During an assessment the AAC team members should complete the following:
1. Identify participation patterns and communication needs (Beukelman & Mirenda, 2012, p. 109): When initially assessing a person with complex communication needs several factors need to be taken into account to find the most appropriate AAC system for that individual. In order to identify participation patterns and communication needs the AAC team must first:
Obtain information specific to the person who will potentially use AAC: When looking at the person with CCN, four broad questions should be asked: “What does the [person with CCN] need to be able to do that is difficult or impossible to do independently at this time? What are the [person with CCN] special needs that contribute to these concerns? What are the [person with CCN] current abilities related to these concerns? What are the [person with CCN] interests?” (Zabala, 2005, p. 1).

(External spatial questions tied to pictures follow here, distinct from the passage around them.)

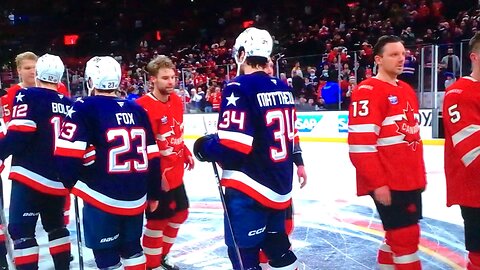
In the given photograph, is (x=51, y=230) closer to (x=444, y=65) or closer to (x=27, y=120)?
(x=27, y=120)

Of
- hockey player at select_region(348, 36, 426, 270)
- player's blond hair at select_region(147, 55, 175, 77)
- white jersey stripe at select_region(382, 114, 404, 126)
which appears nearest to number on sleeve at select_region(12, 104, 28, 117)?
player's blond hair at select_region(147, 55, 175, 77)

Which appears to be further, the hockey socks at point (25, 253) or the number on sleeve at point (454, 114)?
the hockey socks at point (25, 253)

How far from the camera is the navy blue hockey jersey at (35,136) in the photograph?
2846 mm

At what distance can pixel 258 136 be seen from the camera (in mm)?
2324

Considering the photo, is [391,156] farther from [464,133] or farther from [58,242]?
[58,242]

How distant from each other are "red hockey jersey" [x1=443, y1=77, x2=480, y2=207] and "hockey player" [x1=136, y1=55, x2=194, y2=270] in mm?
1522

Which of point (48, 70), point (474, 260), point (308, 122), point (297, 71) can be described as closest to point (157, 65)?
Result: point (48, 70)

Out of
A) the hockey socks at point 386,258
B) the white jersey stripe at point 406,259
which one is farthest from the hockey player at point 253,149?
the hockey socks at point 386,258

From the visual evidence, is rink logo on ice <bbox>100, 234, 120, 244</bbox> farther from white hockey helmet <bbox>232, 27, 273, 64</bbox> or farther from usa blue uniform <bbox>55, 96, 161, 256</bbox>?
white hockey helmet <bbox>232, 27, 273, 64</bbox>

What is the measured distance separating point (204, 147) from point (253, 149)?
8.4 inches

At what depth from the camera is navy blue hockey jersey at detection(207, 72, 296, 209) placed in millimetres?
2260

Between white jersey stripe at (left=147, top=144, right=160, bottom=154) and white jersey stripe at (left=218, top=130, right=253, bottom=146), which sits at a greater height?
white jersey stripe at (left=218, top=130, right=253, bottom=146)

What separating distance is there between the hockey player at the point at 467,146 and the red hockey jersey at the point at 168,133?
60.4 inches

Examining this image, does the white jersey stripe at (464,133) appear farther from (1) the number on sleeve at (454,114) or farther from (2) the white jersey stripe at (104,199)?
(2) the white jersey stripe at (104,199)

2. Identify participation barriers (Beukelman & Mirenda, 2012, p. 109): There are two kinds of barriers which can affect a person’s ability to use their AAC system(s) and participate in communication. The barriers may be:
– opportunity barriers: These types of barriers are those which are imposed on the person using AAC by outside sources such as policies and practices that are set in place, the attitudes of family, friends, therapists and other communication partners, and therapist and communication partner knowledge and skill (Beukelman & Mirenda, 2012, p. 109). To address opportunity barriers the AAC team needs to:
Identify the environments in which the person using AAC must function: These include environments such as home, school, work, and community. During examination of each of these environments it is important to ask questions such as: “What is the physical layout? How much support is available from and to staff? What materials and equipment are being used…? Are there physical access issues? What services are being provided?” (Zabala, 2005, p. 2). Furthermore, “What are the attitudes and expectations of others in the environment?” (Zabala, 2005, p. 2).

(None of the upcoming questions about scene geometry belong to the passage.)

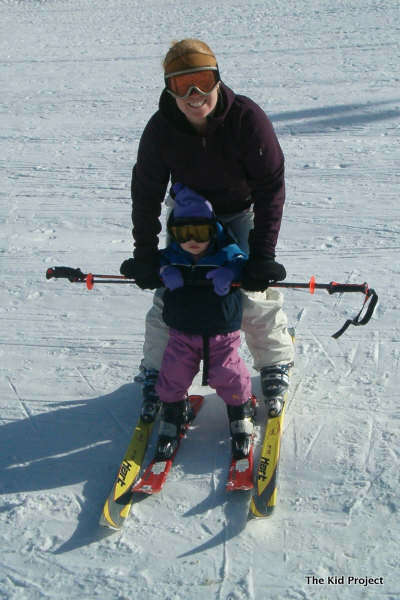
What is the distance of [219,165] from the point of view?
2938mm

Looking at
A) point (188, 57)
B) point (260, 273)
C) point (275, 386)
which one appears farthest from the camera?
point (275, 386)

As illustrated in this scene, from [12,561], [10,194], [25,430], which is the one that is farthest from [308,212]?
[12,561]

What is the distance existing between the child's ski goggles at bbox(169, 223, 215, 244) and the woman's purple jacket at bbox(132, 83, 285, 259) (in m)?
0.17

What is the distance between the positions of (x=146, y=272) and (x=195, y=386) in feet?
2.78

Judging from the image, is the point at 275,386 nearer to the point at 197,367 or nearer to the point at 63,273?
the point at 197,367

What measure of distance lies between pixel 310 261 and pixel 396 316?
83cm

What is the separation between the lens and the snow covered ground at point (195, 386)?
2627 mm

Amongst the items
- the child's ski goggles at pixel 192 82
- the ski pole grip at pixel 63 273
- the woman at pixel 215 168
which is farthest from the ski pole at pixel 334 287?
the child's ski goggles at pixel 192 82

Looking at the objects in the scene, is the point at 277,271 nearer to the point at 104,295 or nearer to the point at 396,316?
the point at 396,316

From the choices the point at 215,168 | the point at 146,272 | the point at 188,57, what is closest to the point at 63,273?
the point at 146,272

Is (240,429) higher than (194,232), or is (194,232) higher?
(194,232)

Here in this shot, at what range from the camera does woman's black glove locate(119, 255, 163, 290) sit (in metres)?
3.07

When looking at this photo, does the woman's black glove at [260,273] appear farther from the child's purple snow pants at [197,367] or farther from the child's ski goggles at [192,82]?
the child's ski goggles at [192,82]

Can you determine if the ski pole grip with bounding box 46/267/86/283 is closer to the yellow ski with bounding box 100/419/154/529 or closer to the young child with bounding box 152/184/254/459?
the young child with bounding box 152/184/254/459
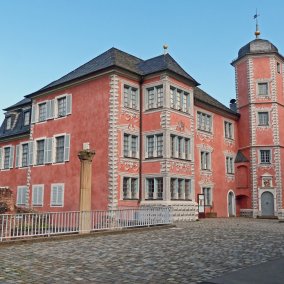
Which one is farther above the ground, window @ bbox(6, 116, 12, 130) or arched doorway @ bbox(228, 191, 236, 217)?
window @ bbox(6, 116, 12, 130)

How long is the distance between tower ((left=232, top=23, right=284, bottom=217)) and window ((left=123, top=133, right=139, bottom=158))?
1313 cm

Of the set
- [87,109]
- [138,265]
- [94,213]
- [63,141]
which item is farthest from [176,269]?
[63,141]

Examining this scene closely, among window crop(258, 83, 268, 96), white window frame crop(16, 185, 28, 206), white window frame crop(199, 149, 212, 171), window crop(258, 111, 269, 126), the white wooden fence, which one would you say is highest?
window crop(258, 83, 268, 96)

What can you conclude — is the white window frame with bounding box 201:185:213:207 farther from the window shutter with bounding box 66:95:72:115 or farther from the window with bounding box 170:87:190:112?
the window shutter with bounding box 66:95:72:115

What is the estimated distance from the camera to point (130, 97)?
26.4 m

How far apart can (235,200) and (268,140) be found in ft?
20.4

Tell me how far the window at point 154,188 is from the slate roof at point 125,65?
750cm

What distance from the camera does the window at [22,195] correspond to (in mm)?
31484

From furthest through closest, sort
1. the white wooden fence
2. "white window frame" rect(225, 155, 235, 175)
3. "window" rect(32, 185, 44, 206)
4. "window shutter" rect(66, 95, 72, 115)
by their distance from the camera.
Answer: "white window frame" rect(225, 155, 235, 175) → "window" rect(32, 185, 44, 206) → "window shutter" rect(66, 95, 72, 115) → the white wooden fence

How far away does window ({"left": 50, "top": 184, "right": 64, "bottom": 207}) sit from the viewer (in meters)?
27.8

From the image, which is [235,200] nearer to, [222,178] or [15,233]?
[222,178]

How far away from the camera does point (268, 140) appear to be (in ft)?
112

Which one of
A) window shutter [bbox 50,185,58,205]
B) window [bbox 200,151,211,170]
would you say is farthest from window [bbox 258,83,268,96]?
→ window shutter [bbox 50,185,58,205]

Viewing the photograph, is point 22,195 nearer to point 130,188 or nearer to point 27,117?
point 27,117
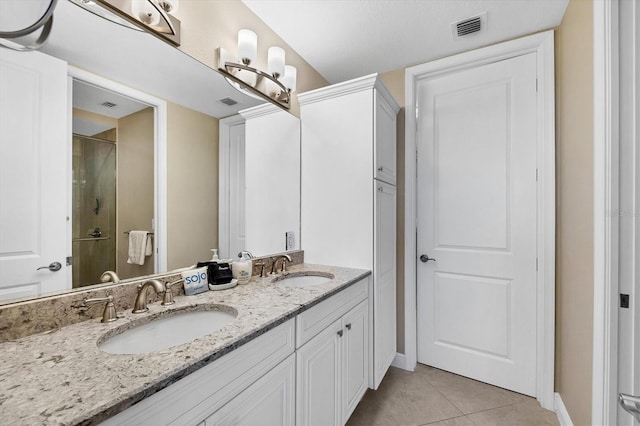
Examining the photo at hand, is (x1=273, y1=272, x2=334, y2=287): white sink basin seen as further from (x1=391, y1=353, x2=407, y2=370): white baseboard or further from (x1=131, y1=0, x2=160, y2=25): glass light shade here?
(x1=131, y1=0, x2=160, y2=25): glass light shade

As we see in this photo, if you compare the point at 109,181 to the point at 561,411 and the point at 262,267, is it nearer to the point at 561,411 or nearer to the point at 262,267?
the point at 262,267

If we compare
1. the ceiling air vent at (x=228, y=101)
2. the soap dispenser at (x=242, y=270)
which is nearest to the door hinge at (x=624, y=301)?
the soap dispenser at (x=242, y=270)

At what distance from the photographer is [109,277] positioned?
41.0 inches

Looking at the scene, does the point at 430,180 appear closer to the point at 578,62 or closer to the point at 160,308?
the point at 578,62

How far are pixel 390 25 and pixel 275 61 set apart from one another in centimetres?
80

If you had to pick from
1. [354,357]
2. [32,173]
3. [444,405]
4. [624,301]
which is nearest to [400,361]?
[444,405]

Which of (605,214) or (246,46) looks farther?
(246,46)

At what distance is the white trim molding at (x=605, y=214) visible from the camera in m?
1.07

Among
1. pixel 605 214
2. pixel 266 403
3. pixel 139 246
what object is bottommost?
pixel 266 403

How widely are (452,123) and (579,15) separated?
2.84 ft

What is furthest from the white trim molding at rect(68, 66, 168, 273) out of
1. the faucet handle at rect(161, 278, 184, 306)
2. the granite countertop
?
the granite countertop

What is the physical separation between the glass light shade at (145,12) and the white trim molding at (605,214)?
1.81 m

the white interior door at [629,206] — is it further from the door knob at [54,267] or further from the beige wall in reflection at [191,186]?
the door knob at [54,267]

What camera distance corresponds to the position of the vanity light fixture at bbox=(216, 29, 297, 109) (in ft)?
5.05
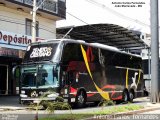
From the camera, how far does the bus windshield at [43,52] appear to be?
806 inches

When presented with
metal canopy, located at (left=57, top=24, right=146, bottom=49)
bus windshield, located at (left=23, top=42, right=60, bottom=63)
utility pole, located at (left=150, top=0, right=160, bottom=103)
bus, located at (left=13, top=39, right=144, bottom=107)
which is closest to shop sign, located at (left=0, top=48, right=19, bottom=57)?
bus, located at (left=13, top=39, right=144, bottom=107)

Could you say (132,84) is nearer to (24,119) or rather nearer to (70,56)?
(70,56)

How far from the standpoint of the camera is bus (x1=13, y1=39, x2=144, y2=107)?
20.3 m

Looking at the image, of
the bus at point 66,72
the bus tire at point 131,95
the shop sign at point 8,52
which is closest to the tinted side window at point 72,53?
the bus at point 66,72

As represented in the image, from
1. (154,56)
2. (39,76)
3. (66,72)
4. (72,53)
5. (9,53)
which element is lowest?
(39,76)

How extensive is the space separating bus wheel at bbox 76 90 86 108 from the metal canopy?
12.1m

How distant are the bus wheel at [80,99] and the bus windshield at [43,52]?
270cm

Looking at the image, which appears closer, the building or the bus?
the bus

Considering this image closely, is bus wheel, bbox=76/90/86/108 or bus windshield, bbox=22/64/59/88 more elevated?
bus windshield, bbox=22/64/59/88

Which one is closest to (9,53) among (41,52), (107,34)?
(41,52)

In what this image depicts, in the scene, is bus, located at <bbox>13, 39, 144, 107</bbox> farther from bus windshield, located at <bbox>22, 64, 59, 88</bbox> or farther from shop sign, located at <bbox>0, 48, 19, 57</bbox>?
shop sign, located at <bbox>0, 48, 19, 57</bbox>

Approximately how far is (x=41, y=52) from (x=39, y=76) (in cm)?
131

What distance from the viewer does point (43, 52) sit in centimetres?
2097

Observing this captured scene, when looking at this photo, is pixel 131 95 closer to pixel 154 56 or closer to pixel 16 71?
pixel 154 56
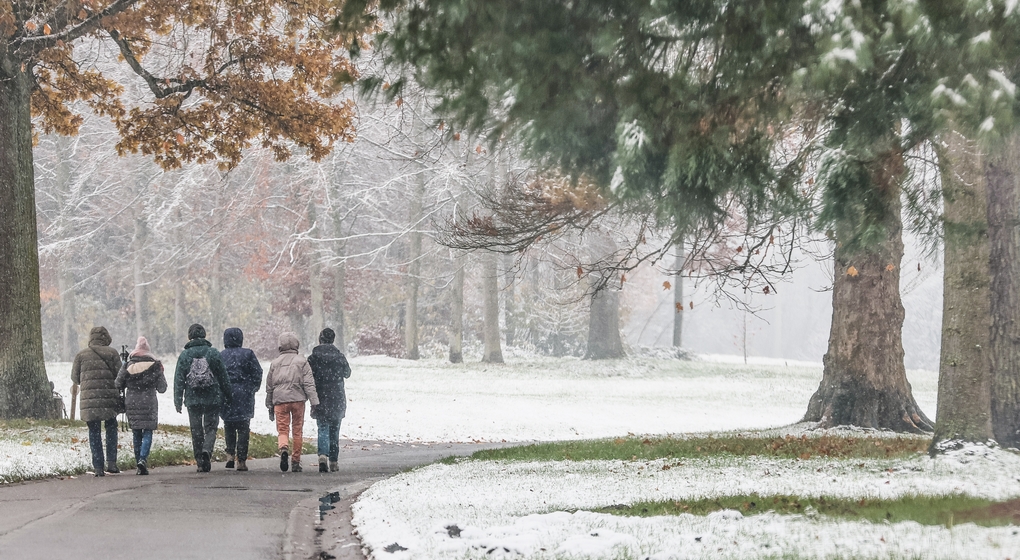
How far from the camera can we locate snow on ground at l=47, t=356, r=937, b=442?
22.6 meters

– access barriers: These types of barriers include those which are internal to the person using AAC such as attitude, capabilities and constraints (e.g. motor, literacy, cognitive-linguistic, and sensory-perceptual skills) (Beukelman & Mirenda, 2012, p. 109). To find access barriers the AAC team must:
Identify the tasks that need to be completed: The tasks include what is actually happening within each environment, and the expectations required of the person using AAC can affect access to a task. For example, if the goal of a person using AAC is “communication” it is important to determine what exactly is being required (Zabala, 2005, p. 2). Do they currently need to communicate only at the word level or be able to communicate in conversation? Depending on the tasks, the access barriers will change and therefore may affect the type of tools needed to complete the tasks.
3. Plan and implement interventions (Beukelman & Mirenda, 2012, p. 109): After examining all relevant factors the AAC team will collaborate to:
Determine the tools required to meet the needs of the environment, tasks, and abilities of the person using AAC. Tools can be “devices, services, and strategies – everything that is needed to help [the person using AAC] succeed” (Zabala, 2005, p. 2).

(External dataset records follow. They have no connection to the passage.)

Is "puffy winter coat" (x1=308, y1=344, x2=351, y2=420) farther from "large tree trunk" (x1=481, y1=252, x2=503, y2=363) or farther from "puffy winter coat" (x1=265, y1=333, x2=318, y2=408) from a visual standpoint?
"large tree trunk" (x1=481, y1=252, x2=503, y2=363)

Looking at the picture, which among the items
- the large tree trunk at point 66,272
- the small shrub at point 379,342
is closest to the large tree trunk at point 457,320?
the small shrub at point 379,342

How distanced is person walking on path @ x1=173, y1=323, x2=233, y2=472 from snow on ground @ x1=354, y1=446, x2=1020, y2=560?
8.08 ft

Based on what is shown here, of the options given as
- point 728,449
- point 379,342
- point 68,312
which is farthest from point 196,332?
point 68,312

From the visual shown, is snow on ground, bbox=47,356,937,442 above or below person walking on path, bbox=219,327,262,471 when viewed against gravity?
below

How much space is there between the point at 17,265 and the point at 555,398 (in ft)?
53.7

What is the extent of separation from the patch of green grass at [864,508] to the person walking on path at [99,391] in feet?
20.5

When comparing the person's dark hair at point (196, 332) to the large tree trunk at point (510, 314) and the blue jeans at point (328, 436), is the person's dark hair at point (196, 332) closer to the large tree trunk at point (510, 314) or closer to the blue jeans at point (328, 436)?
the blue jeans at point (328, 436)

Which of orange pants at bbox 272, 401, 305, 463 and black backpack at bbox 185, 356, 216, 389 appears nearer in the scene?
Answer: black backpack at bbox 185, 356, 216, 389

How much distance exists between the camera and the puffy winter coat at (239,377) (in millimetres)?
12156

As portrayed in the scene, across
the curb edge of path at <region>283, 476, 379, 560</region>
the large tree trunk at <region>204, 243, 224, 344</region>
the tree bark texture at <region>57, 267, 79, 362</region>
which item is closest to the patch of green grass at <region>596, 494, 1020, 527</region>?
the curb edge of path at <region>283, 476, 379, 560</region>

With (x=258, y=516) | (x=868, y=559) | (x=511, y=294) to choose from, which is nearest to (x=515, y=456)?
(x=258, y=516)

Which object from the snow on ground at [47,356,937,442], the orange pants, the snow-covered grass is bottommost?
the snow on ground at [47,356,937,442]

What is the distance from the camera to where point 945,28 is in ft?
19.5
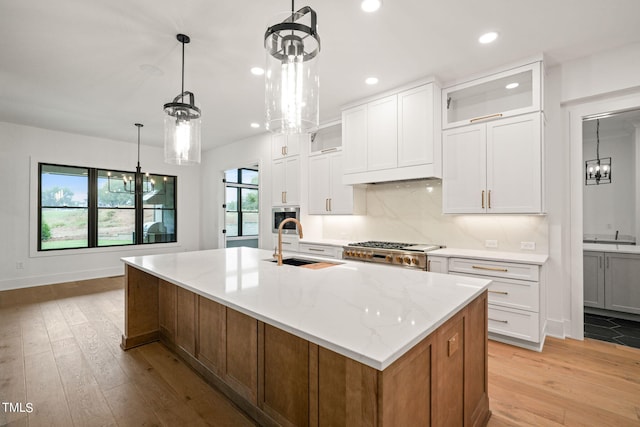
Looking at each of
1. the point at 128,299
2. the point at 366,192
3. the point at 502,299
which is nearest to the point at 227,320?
the point at 128,299

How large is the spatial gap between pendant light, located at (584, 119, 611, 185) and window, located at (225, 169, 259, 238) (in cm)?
645

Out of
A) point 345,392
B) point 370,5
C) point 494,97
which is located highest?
point 370,5

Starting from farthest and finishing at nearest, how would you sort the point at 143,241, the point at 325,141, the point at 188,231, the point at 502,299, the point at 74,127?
the point at 188,231 → the point at 143,241 → the point at 74,127 → the point at 325,141 → the point at 502,299

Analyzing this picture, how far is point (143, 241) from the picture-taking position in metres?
6.61

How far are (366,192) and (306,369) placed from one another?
3348 millimetres

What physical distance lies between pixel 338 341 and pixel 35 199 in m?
6.64

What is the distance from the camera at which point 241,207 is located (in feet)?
25.6

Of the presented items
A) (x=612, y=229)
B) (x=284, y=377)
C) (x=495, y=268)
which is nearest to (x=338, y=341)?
(x=284, y=377)

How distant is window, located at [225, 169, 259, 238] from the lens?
7.53 m

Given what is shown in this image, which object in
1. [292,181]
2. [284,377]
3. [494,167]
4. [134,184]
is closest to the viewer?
[284,377]

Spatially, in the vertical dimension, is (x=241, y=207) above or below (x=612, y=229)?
above

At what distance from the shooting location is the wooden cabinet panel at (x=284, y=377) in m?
1.41

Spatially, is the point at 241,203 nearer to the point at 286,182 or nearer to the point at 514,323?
the point at 286,182

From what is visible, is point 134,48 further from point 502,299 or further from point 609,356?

4. Evaluate intervention effectiveness: Once the initial evaluation has been completed and intervention strategies have been implemented, continual follow up assessments should be conducted to assess if the interventions have been effective. The AAC team should identify what is working for the person using AAC and what is not working by re-examining all factors involved and make adjustments to the intervention plan as needed (Beukelman & Mirenda, 2012, p. 109).